Assuming you don’t want a crazy-long list, I’ll list just three: Paddy O’Reilly, Zenda Vecchio, Ryan O’Neill. Make that four: David McLaren.
2. What is the most memorable short story you have read? And why does it stand out for you?
There are quite a few, but I’ll choose one, semi-randomly. A story I published in page seventeen Issue 3: ‘The vast expanses of Antarctica’ by David McLaren. The story is funny, real in an unreal kind of way, offers vivid images and McLaren’s writing style is a delight to read with an easy flow.
3. What do you like about the short story form?
It’s compact. You can experience a new world, a new character and their situation, in such a short time.
4. How would you describe your own writing?
I like to write about ordinary people, with ordinary lives, particularly if I’m exposing a reality that many of us often don’t consider, or an issue usually not talked about. There are so many things screwed up in our society that are swept under the carpet. They’re the things I want to write about (although probably not all of them).
5. Which of your stories are you most fond of right at this moment and why?
I’ll go with 2. One is a story in my collection called ‘A dash of milk’. It was one of those pieces that just worked, even as it grew from about 1800 words to 3500. I spent a lot of time trying to get it right, enjoyed the editing process more than I have with other stories, and the feedback I get tells me it was worth the effort. It has also acted as a springboard for other works, in terms of the themes and type/s of characters I want to work with.

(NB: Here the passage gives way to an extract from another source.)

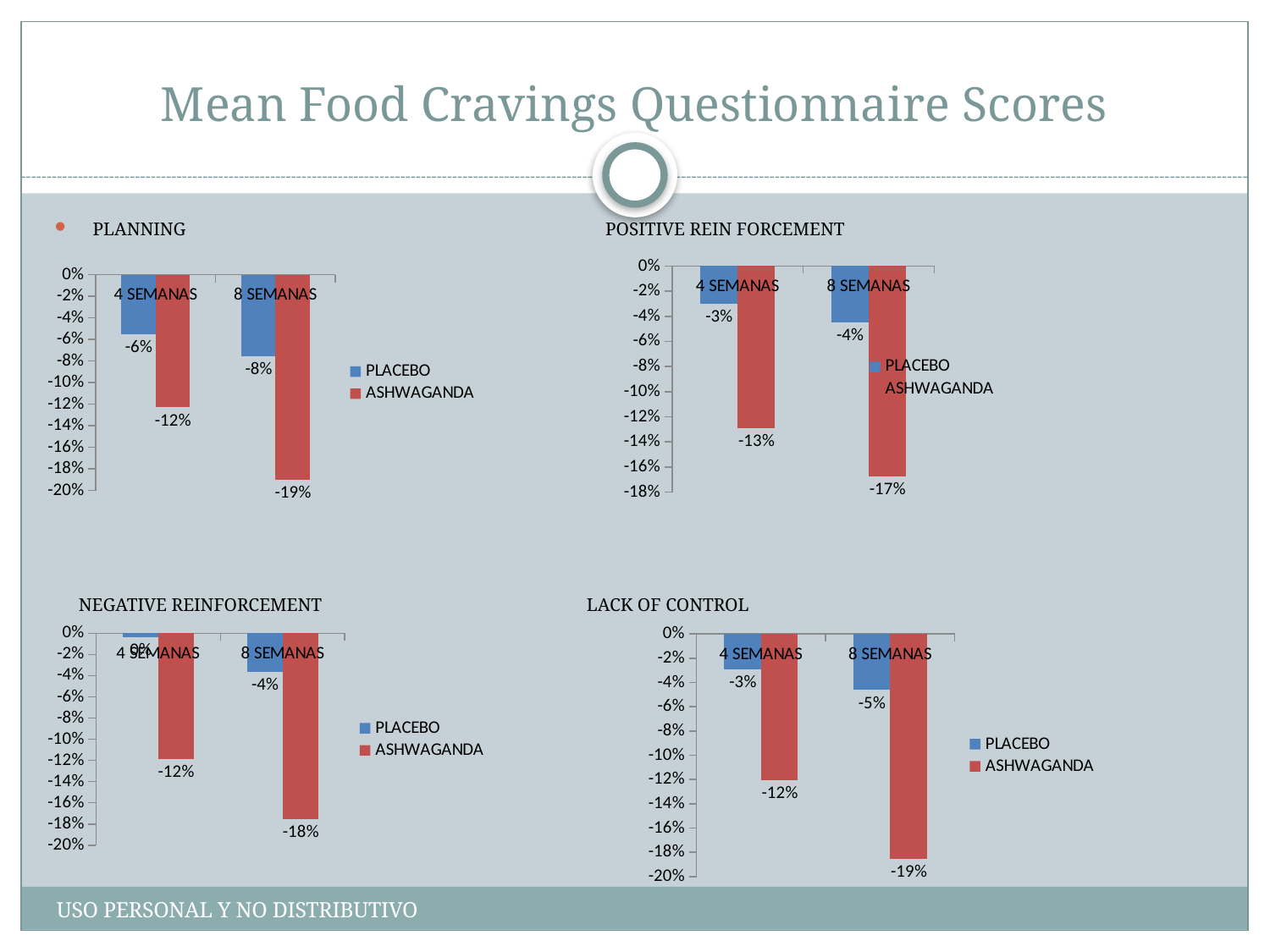
In the LACK OF CONTROL chart, what is the ASHWAGANDA value at 8 SEMANAS? -19% In the PLANNING chart, what is the ASHWAGANDA value at 8 SEMANAS? -19% In the NEGATIVE REINFORCEMENT chart, what is the PLACEBO value at 4 SEMANAS? 0% In the PLANNING chart, what is the PLACEBO value at 4 SEMANAS? -6% How many series does the legend of the POSITIVE REIN FORCEMENT chart list? 2 How many categories are shown on the x axis of the LACK OF CONTROL chart? 2 In the LACK OF CONTROL chart, what is the difference between the PLACEBO and ASHWAGANDA values at 8 SEMANAS? 14% In the PLANNING chart, which series has the lowest value at 8 SEMANAS? ASHWAGANDA What kind of chart is the NEGATIVE REINFORCEMENT chart? Bar chart In the POSITIVE REIN FORCEMENT chart, what is the PLACEBO value at 8 SEMANAS? -4% In the NEGATIVE REINFORCEMENT chart, which is lower at 8 SEMANAS, PLACEBO or ASHWAGANDA? ASHWAGANDA In the POSITIVE REIN FORCEMENT chart, what is the ASHWAGANDA value at 4 SEMANAS? -13%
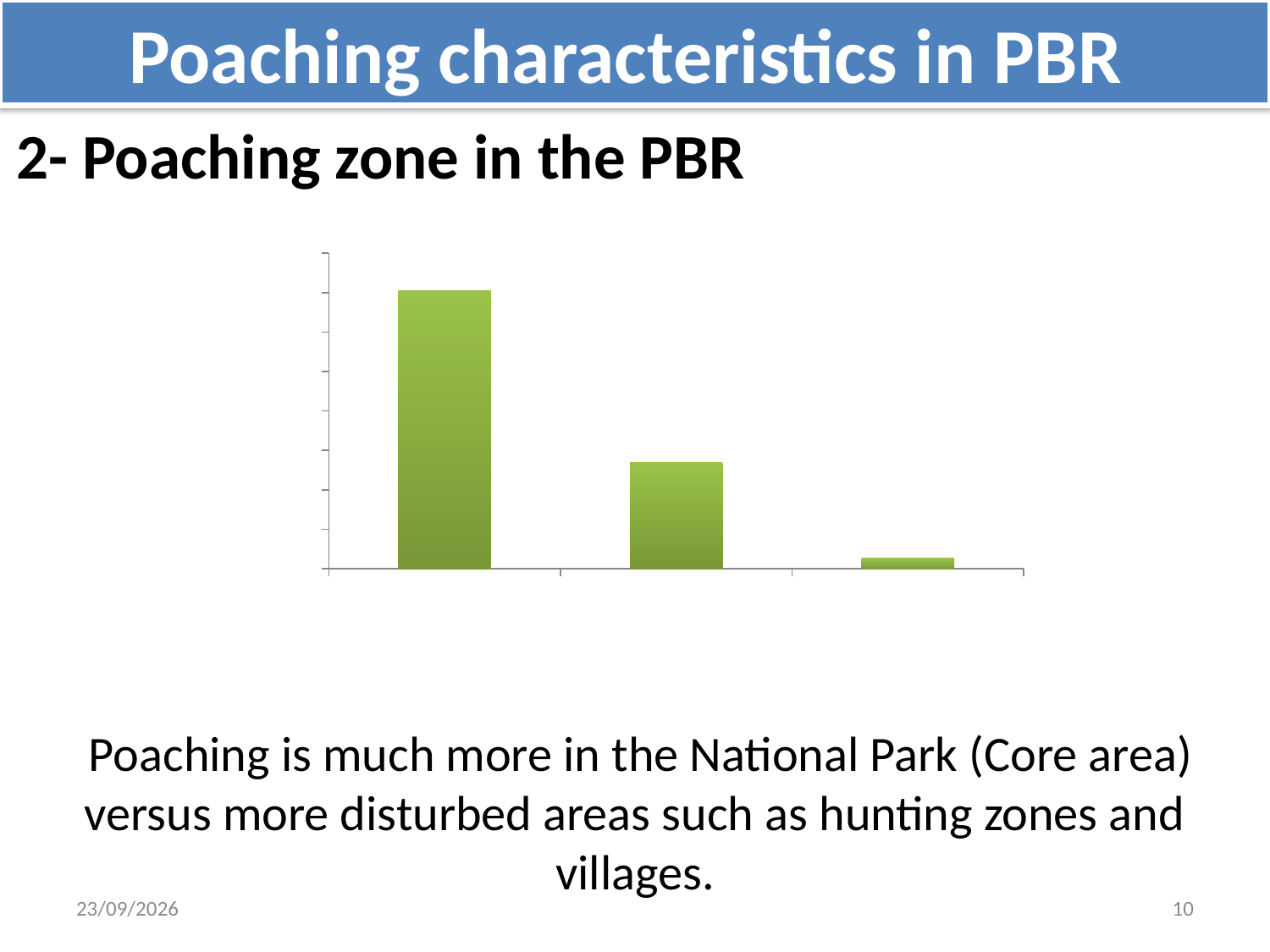
Is the rightmost bar taller or shorter than the middle bar? shorter What kind of chart is shown on the slide? bar chart What colour are the bars in the chart? green Do the bar heights rise or fall from left to right across the chart? fall Which bar in the chart is the shortest: the leftmost, the middle, or the rightmost? the rightmost Is the leftmost bar taller or shorter than the middle bar? taller Which bar in the chart is the tallest: the leftmost, the middle, or the rightmost? the leftmost Does the chart display a legend? No How many bars does the chart show? 3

The other is a story that is not yet published, called ‘Waiting’. At a prompt from an editor, I tried something completely different when writing this story. Well, a few things different I think. It’s a dark story (darker than usual) with a bit of an experimental form, for me, blending a bit of the real with the unreal. It’s a confronting story and I most like how it stretched me as a writer to achieve something I wouldn’t have guessed I could do.
6. Where do the ideas for your stories come from? (Take us through an example)
With the story I mentioned above, ‘Waiting‘, it was initially sparked by the editor suggesting he was looking for stories that ‘would make his readers feel uncomfortable’. I was keen to accept his challenge, although my initial ideas weren’t working when I tried to put them down. On my way out one night, the news came on the car radio and one of the stories gave me the idea. I don’t remember exactly what it was, but it had something to do with a rapist having had his case heard that day in court, and I instantly thought, imagine being a fly on the wall when that happened. I shared the idea with a friend later, as I didn’t have anything to write it down with, and a brief discussion helped me cement a few extra details, although most details formed themselves when I sat down to write.
7. What is your writing process – from idea to publication? (Do you go it alone or are others involved?)
I go through phases where my process changes, but my current preferred method is this, and suits me being able to write in shorter chunks of time than to necessarily sit down and do it all in one go. I make notes about an idea as it forms. I write as much as comes to mind at the time, especially if it’s come in dialogue form, or an actual image. Often, I get an idea of what might come next, and if so, I note that down too. When I have some writing time, even an hour, I like to make a rough plan. I do this scene by scene and include any information that applies to that scene. After doing the last scene, I return to earlier scenes and change details as necessary and/or include extras that will help me reach the conclusion (foreshadowing).
Next I write the actual story, from beginning to end.
I was part of a writers’ group last year (but have now moved) and I would get feedback from other members before redrafting. I love this process as it helps me see things I wouldn’t necessarily be able to see, certainly not without letting it sit untouched for a while. I also often have to just let a story sit untouched for a while before coming back to redraft. How many redrafts I do depends on the story and how I felt about it working as I wrote the first draft, although this kind of confidence has come with time as I’ve got to know my writing over the years.
Then I stress a lot about trying to decide where to send it and often take weeks to make a decision. Imminent deadlines help.
8. Do you feel the short story form is valued in Australia? What makes you say this?
Yes and no. In some circles it is and it’s difficult to see outside your own experience. I think the short story has a growing audience, although I suspect this might be more about my hopes for the future than reality.
9. How do you feel about your work being published in non-print forms such as digital and audio?
I’m still not sure how I feel about digital form. It probably has more to do with the publication for me than just a basic consideration of print versus digital. If it’s a publication I respect, the digital form wouldn’t necessarily bother me, although I have withdrawn an accepted story from a publisher after they decided to do a digital print run instead of a paper one. In that instance, I was partly concerned about me not being able to access a copy at all for myself because I don’t have the appropriate technology, but I also didn’t have much time to make a decision and possibly made the wrong one. Who knows.
The same goes for an audio publication, it has more to do with my thoughts on the publisher/producer, although I have the necessary equipment to listen to an audio piece.
10. What advice would you like to offer Spineless Wonders?
When it comes to selections, listen to your heart; when it comes to all the rest, listen to your head.